During a recent visit to Saudi Arabia, I met the film’s young star, Fatima al-Benawi, at a Jeddah cafe, which itself provides a striking view into a changing Saudi Arabia. The Medd Café and Roastery produces organic fair trade coffee from bean to cup, and as a cooperative its owners and workers – all young Saudis – share in its earnings. Young men and women mix easily, many of the women unveiled. As Benawi looked around, she reflected on the changes taking place in the kingdom in the years since the film about religious social prohibitions went into production. Earlier this year the Saudi authorities stripped the religious police of their power to arrest, and their presence has scaled back noticeably. “In truth,” Benawi noted, “the film is already out of date.”
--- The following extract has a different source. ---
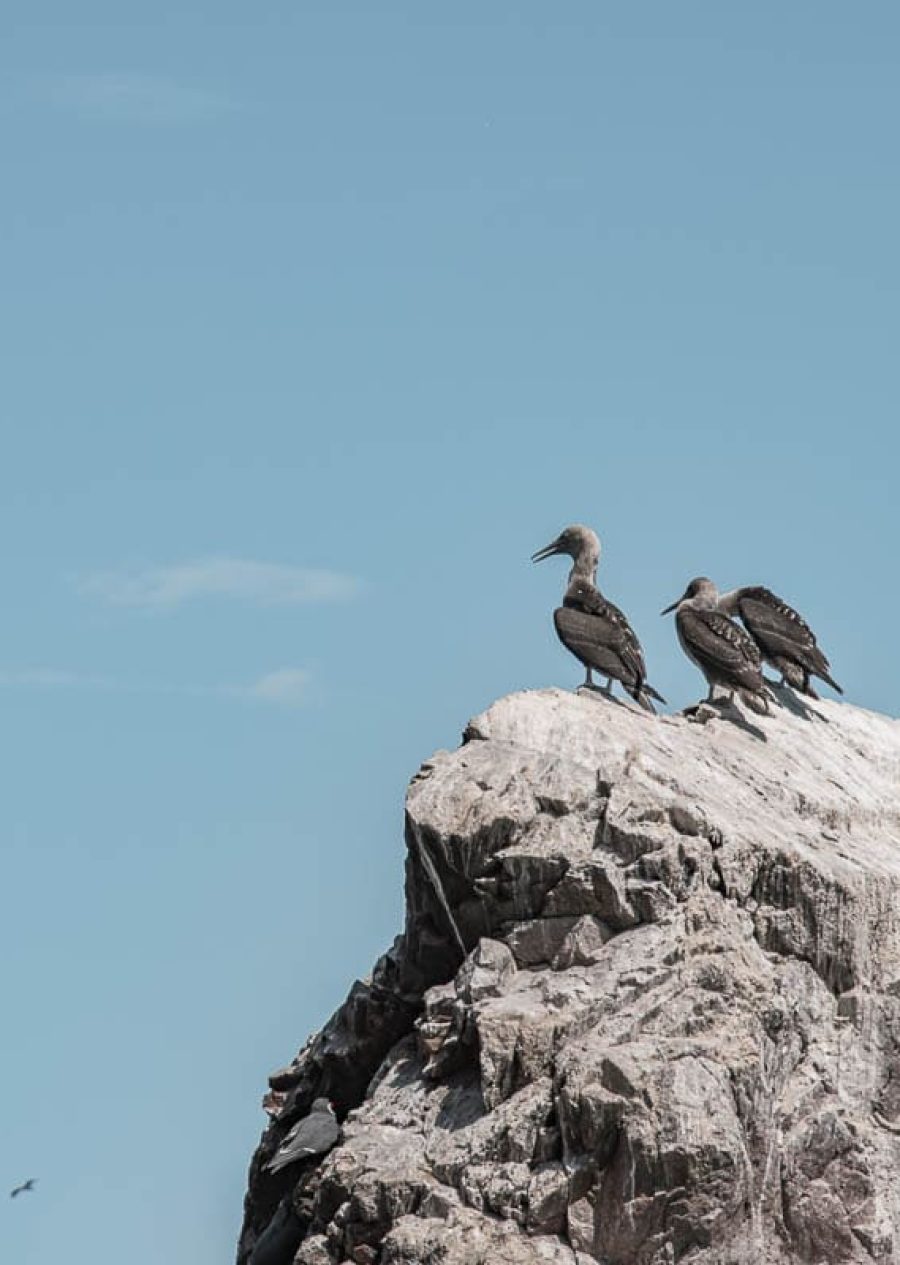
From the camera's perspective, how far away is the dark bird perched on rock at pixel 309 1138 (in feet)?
84.6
The independent film has won the official endorsement of the kingdom, becoming only the second film to represent Saudi Arabia in the Foreign Language Film category at the Academy Awards. Still, Benawi told me, the film, which was shot in Jeddah, has not been seen by almost any of the young people whose reality it so poignantly portrays. As a Harvard graduate who developed her interests in acting through underground experimental theater, Benawi is circumspect about the ability of social media and these initial cultural openings to affect change. “Change can be complicated. What do we want? What is needed is more conversation and listening, not passive consumption and spoon feeding.”
The Saudi state’s recent interest in the Academy Awards is not an anomaly. As the state toys with a cultural opening at home, it is beginning to embrace the power of the arts to improve the country’s image abroad. In his recent state visit to China, Mohammed bin Salman brought with him the Saudi artist Ahmed Mater, and presented one of his works to the Chinese premier. Earlier in November, the King Abdulaziz Center for World Culture, an initiative of Aramco, hosted Saudi Film Days, a two-day program of Saudi short films screened for the public and a select group of Hollywood insiders. The shorts included one of the first films produced by the Saudi YouTube collective Telfaz 11, which pioneered the popularization of Saudi-produced and Saudi-themed mostly humorous videos. Meanwhile, the MISK Shoof Forum has been further developing Saudi talent by sending a select group of students to study at the New York Film Academy. The King Salman Youth Center has also held a competition to highlight short films made by Saudi students studying abroad. Whether the returning Saudi students will be able to show their films back home is still a work in progress.